Not that hard

Sure, machine intelligence is hard, but not this hard.

Apparently, McCain's website has comment filters to prevent people posting links to external websites (what if the external site contains pornography or Obama-hagiography?). The filters don't let in any words that contain "net" or "com". So, you can't say "planet or commercial" on the blog's comments, you have to say "plan et or co mmercial".

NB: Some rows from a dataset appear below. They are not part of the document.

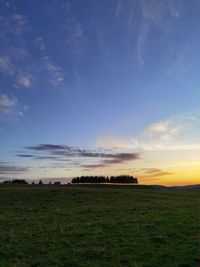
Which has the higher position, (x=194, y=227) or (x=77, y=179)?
(x=77, y=179)

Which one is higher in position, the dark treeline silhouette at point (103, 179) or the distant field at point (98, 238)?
the dark treeline silhouette at point (103, 179)

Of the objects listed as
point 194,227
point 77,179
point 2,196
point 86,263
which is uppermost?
point 77,179

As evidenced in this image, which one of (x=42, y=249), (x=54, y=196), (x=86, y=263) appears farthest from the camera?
(x=54, y=196)

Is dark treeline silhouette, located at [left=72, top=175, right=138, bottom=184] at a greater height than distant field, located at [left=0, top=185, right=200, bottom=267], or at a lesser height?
greater

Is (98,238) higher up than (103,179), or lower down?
lower down

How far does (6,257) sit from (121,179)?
12962 cm

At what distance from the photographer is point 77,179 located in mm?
142125

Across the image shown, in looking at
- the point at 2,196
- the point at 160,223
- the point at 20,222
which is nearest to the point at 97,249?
the point at 160,223

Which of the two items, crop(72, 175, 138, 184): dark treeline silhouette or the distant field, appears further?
crop(72, 175, 138, 184): dark treeline silhouette

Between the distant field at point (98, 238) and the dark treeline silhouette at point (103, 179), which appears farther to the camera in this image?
the dark treeline silhouette at point (103, 179)

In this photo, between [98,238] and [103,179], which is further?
[103,179]

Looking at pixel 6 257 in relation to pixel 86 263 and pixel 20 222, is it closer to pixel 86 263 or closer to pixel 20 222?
pixel 86 263

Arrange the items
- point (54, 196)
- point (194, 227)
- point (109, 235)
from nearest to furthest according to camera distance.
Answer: point (109, 235) → point (194, 227) → point (54, 196)

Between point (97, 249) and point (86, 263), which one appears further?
point (97, 249)
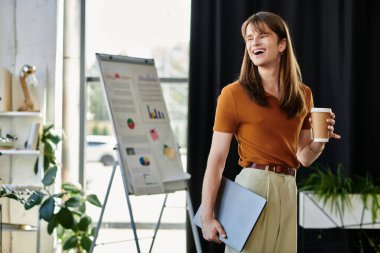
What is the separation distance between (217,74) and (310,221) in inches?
47.5

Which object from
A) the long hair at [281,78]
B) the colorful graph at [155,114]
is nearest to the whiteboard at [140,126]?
the colorful graph at [155,114]

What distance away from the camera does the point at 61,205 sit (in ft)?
14.0

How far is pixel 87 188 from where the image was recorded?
4.84 m

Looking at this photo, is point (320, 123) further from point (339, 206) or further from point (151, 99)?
point (339, 206)

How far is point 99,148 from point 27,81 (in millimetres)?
822

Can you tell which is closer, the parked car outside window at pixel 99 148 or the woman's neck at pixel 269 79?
the woman's neck at pixel 269 79

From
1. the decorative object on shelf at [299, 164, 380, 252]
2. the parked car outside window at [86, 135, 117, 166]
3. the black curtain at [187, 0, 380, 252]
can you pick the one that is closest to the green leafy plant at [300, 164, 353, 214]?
the decorative object on shelf at [299, 164, 380, 252]

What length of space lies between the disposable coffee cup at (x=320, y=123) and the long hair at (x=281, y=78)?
5 centimetres

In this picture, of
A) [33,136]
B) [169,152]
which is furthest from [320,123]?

Several ridiculous things about the scenario:
  1. Why are they writing their own comment moderation software? What is wrong with using one of the half-dozen blog running software products out there? A party of business should know what specialized knowledge is, right?
  2. There is no need to "discover" embedded URLs in text. If it doesn't have http://, don't make it a link. How hard is that? Few people are going to copy and paste some random words into the URL text field of their browser.
  3. Finding URLs in text is done all over the place. Every mail program in the world does it. Surely, there's a standard algorithm or routine out there? Oh, yes, there is (CPAN).
Finding URLs in text is a machine intelligence problem. And these can be counter intuitively hard because the human eye is better at recognizing patterns than a computer is. But this particular problem could have been avoided so easily that it makes me wonder if McCain has high-school kids (or worse: political hacks) running his website.

  1. Maybe McCain hired the former city manager of Tuttle, OK:

    It's L-i-n-u-x, that is an Operating System

    (Credit Terry S. for pointing this story out.)